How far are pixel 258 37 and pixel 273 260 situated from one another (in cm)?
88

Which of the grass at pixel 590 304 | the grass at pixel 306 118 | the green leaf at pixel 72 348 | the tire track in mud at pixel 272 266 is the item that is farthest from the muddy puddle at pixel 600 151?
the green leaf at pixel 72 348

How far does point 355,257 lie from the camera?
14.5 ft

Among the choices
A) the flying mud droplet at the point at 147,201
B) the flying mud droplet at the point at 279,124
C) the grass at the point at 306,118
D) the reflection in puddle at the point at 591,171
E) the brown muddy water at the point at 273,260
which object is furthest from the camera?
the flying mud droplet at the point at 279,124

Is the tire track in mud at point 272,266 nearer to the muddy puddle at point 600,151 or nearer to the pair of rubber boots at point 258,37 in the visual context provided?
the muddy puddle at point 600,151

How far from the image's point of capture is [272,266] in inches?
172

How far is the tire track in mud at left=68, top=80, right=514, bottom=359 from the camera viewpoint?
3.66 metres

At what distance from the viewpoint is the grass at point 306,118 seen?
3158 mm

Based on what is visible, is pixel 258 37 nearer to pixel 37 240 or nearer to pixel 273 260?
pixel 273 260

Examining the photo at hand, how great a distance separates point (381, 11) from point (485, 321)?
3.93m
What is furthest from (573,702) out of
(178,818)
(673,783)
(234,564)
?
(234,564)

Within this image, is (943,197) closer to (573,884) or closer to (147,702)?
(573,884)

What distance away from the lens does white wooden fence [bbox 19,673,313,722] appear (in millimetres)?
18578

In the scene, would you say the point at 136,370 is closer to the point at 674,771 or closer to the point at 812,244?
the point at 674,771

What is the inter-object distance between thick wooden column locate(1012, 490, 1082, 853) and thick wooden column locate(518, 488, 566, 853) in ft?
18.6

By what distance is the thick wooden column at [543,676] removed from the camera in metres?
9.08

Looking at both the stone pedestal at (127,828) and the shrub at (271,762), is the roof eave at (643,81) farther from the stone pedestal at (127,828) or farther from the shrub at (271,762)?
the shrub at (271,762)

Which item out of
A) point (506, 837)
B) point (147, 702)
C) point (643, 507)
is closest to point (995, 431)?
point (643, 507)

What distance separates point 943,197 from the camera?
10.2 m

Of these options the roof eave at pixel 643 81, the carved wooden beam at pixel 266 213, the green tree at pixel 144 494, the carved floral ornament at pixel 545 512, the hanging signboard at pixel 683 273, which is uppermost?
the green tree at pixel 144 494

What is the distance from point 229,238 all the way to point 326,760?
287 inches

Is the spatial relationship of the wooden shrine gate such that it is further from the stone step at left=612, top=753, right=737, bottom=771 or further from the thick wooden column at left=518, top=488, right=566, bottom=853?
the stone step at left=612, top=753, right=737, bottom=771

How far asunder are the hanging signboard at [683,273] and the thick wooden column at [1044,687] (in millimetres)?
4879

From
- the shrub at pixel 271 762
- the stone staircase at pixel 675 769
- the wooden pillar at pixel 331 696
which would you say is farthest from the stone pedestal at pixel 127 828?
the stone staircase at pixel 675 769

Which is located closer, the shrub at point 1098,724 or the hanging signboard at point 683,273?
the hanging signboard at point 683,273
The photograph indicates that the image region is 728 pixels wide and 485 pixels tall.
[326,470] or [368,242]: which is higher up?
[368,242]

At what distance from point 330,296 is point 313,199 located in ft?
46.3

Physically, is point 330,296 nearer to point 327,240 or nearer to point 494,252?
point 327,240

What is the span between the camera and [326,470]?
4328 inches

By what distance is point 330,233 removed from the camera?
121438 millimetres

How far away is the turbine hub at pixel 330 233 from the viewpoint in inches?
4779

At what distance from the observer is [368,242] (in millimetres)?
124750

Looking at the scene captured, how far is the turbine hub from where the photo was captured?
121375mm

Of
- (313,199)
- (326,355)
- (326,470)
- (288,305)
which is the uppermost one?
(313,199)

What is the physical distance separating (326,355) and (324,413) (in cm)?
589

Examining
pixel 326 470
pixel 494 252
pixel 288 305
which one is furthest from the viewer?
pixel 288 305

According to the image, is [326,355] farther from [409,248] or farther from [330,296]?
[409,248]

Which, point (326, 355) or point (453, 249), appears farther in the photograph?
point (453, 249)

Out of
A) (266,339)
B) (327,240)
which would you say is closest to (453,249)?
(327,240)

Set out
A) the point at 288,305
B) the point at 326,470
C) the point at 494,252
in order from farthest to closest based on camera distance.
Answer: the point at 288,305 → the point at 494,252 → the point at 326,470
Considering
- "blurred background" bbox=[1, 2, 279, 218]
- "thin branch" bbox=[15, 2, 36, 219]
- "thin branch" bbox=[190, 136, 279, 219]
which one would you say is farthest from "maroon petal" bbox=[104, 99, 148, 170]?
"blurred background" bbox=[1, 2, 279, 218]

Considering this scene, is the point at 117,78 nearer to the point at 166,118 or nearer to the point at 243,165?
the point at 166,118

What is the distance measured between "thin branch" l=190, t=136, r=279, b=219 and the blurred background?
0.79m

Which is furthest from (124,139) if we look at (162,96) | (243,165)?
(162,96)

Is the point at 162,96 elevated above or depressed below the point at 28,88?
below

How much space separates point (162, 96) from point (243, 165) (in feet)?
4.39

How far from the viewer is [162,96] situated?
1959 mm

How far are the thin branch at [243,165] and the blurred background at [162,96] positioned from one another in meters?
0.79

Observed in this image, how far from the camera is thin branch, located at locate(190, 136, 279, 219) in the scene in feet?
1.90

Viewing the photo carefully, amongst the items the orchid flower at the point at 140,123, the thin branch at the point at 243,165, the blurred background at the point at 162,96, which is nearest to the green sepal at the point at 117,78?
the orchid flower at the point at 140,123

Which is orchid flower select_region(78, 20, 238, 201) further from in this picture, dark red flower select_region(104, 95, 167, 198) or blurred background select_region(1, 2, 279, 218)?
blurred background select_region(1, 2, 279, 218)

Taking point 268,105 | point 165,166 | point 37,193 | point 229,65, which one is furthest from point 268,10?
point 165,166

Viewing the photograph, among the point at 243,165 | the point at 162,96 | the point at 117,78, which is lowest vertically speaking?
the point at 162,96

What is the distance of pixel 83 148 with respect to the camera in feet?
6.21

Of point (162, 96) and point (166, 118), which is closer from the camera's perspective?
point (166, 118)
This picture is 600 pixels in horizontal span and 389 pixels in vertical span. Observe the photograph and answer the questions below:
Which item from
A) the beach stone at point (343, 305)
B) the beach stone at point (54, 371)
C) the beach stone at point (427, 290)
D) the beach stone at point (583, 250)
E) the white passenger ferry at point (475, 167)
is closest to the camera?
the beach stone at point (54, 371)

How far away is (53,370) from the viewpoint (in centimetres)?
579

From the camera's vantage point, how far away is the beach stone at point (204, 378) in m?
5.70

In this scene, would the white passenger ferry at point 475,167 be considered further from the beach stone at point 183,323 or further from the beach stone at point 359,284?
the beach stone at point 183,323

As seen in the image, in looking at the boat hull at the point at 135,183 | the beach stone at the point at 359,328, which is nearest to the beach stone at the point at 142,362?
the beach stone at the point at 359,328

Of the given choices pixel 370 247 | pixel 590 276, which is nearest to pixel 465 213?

______

● WHAT TO WORK ON: Every entry in the listing must be retyped exactly.

● CORRECT OUTPUT:
How far are pixel 258 37 and pixel 273 260 situated from one another (in cm)?
88

Which of the grass at pixel 590 304 | the grass at pixel 306 118 | the green leaf at pixel 72 348 | the tire track in mud at pixel 272 266 is the item that is farthest from the muddy puddle at pixel 600 151?
the green leaf at pixel 72 348

How far does point 355,257 lie from the camera?
14.5 ft

Among the choices
A) the flying mud droplet at the point at 147,201
B) the flying mud droplet at the point at 279,124
C) the grass at the point at 306,118
D) the reflection in puddle at the point at 591,171
E) the brown muddy water at the point at 273,260
which object is furthest from the camera?
the flying mud droplet at the point at 279,124

Is the tire track in mud at point 272,266 nearer to the muddy puddle at point 600,151 or nearer to the pair of rubber boots at point 258,37 in the visual context provided?
the muddy puddle at point 600,151

How far from the image's point of capture is [272,266] in inches?
172

How far is the tire track in mud at left=68, top=80, right=514, bottom=359 from the camera viewpoint?
3.66 metres

At what distance from the viewpoint is the grass at point 306,118 seen?
3158 mm

Based on what is visible, is pixel 258 37 nearer to pixel 37 240 or nearer to pixel 273 260?
pixel 273 260

Examining the photo at hand, how great a distance separates point (381, 11) from point (485, 321)?
3.93m
What is furthest from (573,702) out of
(178,818)
(673,783)
(234,564)
?
(234,564)

Within this image, is (943,197) closer to (573,884) or closer to (147,702)?
(573,884)

What distance away from the lens does white wooden fence [bbox 19,673,313,722] appear (in millimetres)?
18578

In the scene, would you say the point at 136,370 is closer to the point at 674,771 or closer to the point at 812,244?
the point at 674,771

What is the inter-object distance between thick wooden column locate(1012, 490, 1082, 853) and thick wooden column locate(518, 488, 566, 853) in ft?
18.6

By what distance is the thick wooden column at [543,676] removed from the camera in metres?
9.08

Looking at both the stone pedestal at (127,828) and the shrub at (271,762), is the roof eave at (643,81) farther from the stone pedestal at (127,828) or farther from the shrub at (271,762)?
the shrub at (271,762)

Which item out of
A) point (506, 837)
B) point (147, 702)
C) point (643, 507)
is closest to point (995, 431)?
point (643, 507)

What distance separates point 943,197 from the camera?
10.2 m

Of these options the roof eave at pixel 643 81, the carved wooden beam at pixel 266 213, the green tree at pixel 144 494, the carved floral ornament at pixel 545 512, the hanging signboard at pixel 683 273, which is uppermost?
the green tree at pixel 144 494

What is the distance from point 229,238 all the way to point 326,760?
287 inches

Is the spatial relationship of the wooden shrine gate such that it is further from the stone step at left=612, top=753, right=737, bottom=771 or further from the thick wooden column at left=518, top=488, right=566, bottom=853?
the stone step at left=612, top=753, right=737, bottom=771

How far asunder are the hanging signboard at [683,273] and the thick wooden column at [1044,687] (in millimetres)?
4879

From
- the shrub at pixel 271 762
- the stone staircase at pixel 675 769
- the wooden pillar at pixel 331 696
which would you say is farthest from the stone pedestal at pixel 127 828?
the stone staircase at pixel 675 769

Which is located closer, the shrub at point 1098,724 or the hanging signboard at point 683,273?
the hanging signboard at point 683,273
The photograph indicates that the image region is 728 pixels wide and 485 pixels tall.
[326,470] or [368,242]: which is higher up?
[368,242]

At what distance from point 330,296 is point 313,199 located in ft?
46.3

Physically, is point 330,296 nearer to point 327,240 or nearer to point 494,252?
point 327,240

What is the span between the camera and [326,470]?
4328 inches

By what distance is point 330,233 removed from the camera?
121438 millimetres

How far away is the turbine hub at pixel 330 233 from the viewpoint in inches?
4779

At what distance from the observer is [368,242] (in millimetres)?
124750

Looking at the scene captured, how far is the turbine hub from where the photo was captured?
121375mm

Of
- (313,199)
- (326,355)
- (326,470)
- (288,305)
which is the uppermost one?
(313,199)

What is the physical distance separating (326,355) and (324,413) (in cm)?
589

Examining
pixel 326 470
pixel 494 252
pixel 288 305
which one is furthest from the viewer?
pixel 288 305

According to the image, is [326,355] farther from [409,248] or farther from [330,296]?
[409,248]

Which, point (326, 355) or point (453, 249), appears farther in the photograph?
point (453, 249)

Out of
A) (266,339)
B) (327,240)
which would you say is closest to (453,249)?
(327,240)

Set out
A) the point at 288,305
B) the point at 326,470
C) the point at 494,252
in order from farthest to closest based on camera distance.
Answer: the point at 288,305 → the point at 494,252 → the point at 326,470
Considering
- "blurred background" bbox=[1, 2, 279, 218]
- "thin branch" bbox=[15, 2, 36, 219]
- "thin branch" bbox=[190, 136, 279, 219]
which one would you say is farthest from "maroon petal" bbox=[104, 99, 148, 170]?
"blurred background" bbox=[1, 2, 279, 218]

Considering this scene, is the point at 117,78 nearer to the point at 166,118 or nearer to the point at 243,165?
the point at 166,118

What is the distance measured between "thin branch" l=190, t=136, r=279, b=219 and the blurred background?
0.79m

Which is furthest from (124,139) if we look at (162,96) | (243,165)?
(162,96)

Is the point at 162,96 elevated above or depressed below the point at 28,88?
below

How much space separates point (162, 96) from point (243, 165) (in feet)?
4.39

How far from the viewer is [162,96] situated?
1959 mm

How far are the thin branch at [243,165] and the blurred background at [162,96] positioned from one another in meters?
0.79

Observed in this image, how far from the camera is thin branch, located at locate(190, 136, 279, 219) in the scene in feet?
1.90

Viewing the photo carefully, amongst the items the orchid flower at the point at 140,123, the thin branch at the point at 243,165, the blurred background at the point at 162,96, which is nearest to the green sepal at the point at 117,78?
the orchid flower at the point at 140,123

Which is orchid flower select_region(78, 20, 238, 201) further from in this picture, dark red flower select_region(104, 95, 167, 198) or blurred background select_region(1, 2, 279, 218)?
blurred background select_region(1, 2, 279, 218)

Taking point 268,105 | point 165,166 | point 37,193 | point 229,65, which one is furthest from point 268,10?
point 165,166

Viewing the photograph, among the point at 243,165 | the point at 162,96 | the point at 117,78, which is lowest vertically speaking?
the point at 162,96

What is the distance of pixel 83 148 with respect to the camera in feet?
6.21

Of point (162, 96) and point (166, 118), which is closer from the camera's perspective?
point (166, 118)
This picture is 600 pixels in horizontal span and 389 pixels in vertical span. Observe the photograph and answer the questions below:
Which item from
A) the beach stone at point (343, 305)
B) the beach stone at point (54, 371)
C) the beach stone at point (427, 290)
D) the beach stone at point (583, 250)
E) the white passenger ferry at point (475, 167)
is closest to the camera?
the beach stone at point (54, 371)

How far away is (53,370) from the viewpoint (in centimetres)?
579

From the camera's vantage point, how far away is the beach stone at point (204, 378) in m?
5.70

In this scene, would the white passenger ferry at point 475,167 be considered further from the beach stone at point 183,323 or further from the beach stone at point 359,284?
the beach stone at point 183,323

As seen in the image, in looking at the boat hull at the point at 135,183 | the beach stone at the point at 359,328, which is nearest to the beach stone at the point at 142,362?
the beach stone at the point at 359,328

Of the given choices pixel 370 247 | pixel 590 276, which is nearest to pixel 465 213?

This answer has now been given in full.